Move Over, Siri! This New Tool Could Take Conversational AI Far and Wide
Imagine you want to build a product like Google Home or Amazon Echo that can talk to humans. You teach it words, their definitions, and the grammar to string them together into sentences. But for the product to speak and understand when it’s spoken to, it needs to know pronunciations, too.
Now, researchers from The Graduate Center, CUNY, have created a tool to help with that. Called WikiPron, the tool mines pronunciation data from Wiktionary, the free online dictionary. The paper on their work appears in the anthology of the Association for Computational Linguistics.
The tool will be valuable for creating speech recognizers and synthesizers in new languages, especially less common languages that don’t have many resources available. Though other researchers have created similar products, they didn’t release them to the public, whereas WikiPron is open-source.

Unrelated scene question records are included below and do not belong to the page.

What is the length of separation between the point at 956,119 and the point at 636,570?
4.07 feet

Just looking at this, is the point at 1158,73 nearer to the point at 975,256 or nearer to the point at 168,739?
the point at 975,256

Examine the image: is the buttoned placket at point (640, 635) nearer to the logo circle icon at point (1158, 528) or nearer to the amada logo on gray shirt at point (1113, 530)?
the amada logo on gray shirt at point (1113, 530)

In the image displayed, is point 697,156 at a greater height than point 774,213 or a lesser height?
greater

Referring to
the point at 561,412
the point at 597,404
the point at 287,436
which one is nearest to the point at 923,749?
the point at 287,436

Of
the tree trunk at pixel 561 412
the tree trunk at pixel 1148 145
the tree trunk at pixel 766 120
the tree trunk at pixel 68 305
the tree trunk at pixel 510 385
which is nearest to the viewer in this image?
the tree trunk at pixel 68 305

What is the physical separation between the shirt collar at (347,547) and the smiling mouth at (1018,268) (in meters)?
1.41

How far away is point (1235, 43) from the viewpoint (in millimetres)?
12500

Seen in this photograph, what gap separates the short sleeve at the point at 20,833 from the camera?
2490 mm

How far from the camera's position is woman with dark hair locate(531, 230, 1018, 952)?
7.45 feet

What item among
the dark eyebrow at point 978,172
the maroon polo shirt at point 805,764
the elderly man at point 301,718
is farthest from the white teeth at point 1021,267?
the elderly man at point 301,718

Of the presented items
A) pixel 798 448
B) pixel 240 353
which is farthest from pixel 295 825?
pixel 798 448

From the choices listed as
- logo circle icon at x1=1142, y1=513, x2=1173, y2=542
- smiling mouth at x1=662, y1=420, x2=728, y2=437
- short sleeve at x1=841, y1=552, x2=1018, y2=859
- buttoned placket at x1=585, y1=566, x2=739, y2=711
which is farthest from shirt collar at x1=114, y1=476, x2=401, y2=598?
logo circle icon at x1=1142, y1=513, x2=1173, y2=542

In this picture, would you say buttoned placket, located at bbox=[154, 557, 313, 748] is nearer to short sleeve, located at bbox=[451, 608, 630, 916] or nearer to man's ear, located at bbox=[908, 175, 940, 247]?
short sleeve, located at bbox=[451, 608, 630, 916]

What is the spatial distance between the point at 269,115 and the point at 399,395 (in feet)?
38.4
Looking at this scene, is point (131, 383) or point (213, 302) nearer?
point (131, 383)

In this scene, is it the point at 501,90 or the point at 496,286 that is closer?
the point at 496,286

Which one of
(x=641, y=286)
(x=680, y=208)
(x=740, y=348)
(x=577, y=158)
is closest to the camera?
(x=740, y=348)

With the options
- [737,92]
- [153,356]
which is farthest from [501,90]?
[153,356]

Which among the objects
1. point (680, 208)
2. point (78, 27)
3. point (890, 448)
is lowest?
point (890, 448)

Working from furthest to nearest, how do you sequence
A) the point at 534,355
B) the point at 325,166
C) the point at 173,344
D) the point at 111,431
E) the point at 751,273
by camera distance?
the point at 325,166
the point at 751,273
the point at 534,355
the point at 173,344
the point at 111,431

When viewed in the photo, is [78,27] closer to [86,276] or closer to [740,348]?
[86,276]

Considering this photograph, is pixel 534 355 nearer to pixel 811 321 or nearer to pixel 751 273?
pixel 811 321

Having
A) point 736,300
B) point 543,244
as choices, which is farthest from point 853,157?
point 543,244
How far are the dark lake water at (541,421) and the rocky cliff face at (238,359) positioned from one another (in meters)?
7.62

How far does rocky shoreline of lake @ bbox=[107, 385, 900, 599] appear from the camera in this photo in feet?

Authors on the paper include Ph.D. students Lucas Ashby and Yeonju Lee-Sikka; master’s students Elizabeth Garza, Alan Wong, and Sean Miller, and Professor Kyle Gorman.
Wiktionary is a free, online dictionary that has pronunciation data for over 900 languages. Each word entry includes the pronunciation symbols for the word’s International Phonetic Alphabet representation. The new tool, WikiPron, extracts these representations from the website.
The researchers used WikiPron to collect 1.7 million word pronunciations in 165 languages from Albanian to Zulu, even including the constructed language of Esperanto. Next, they used this database to train a system to predict the IPA representation of new words. This kind of artificial intelligence would be valuable for “smart” products or assistive text-to-speech technologies.
The major perk of using Wiktionary is its huge variety of languages. Anyone will be able to use WikiPron to create pronunciation databases for languages that don’t currently have many pronunciation resources available.
As a challenge to other researchers, Gorman and colleagues also created a shared task in which participants must build artificial intelligence tools that can predict the pronunciation of unfamiliar words in 15 languages, based on databases created by WikiPron.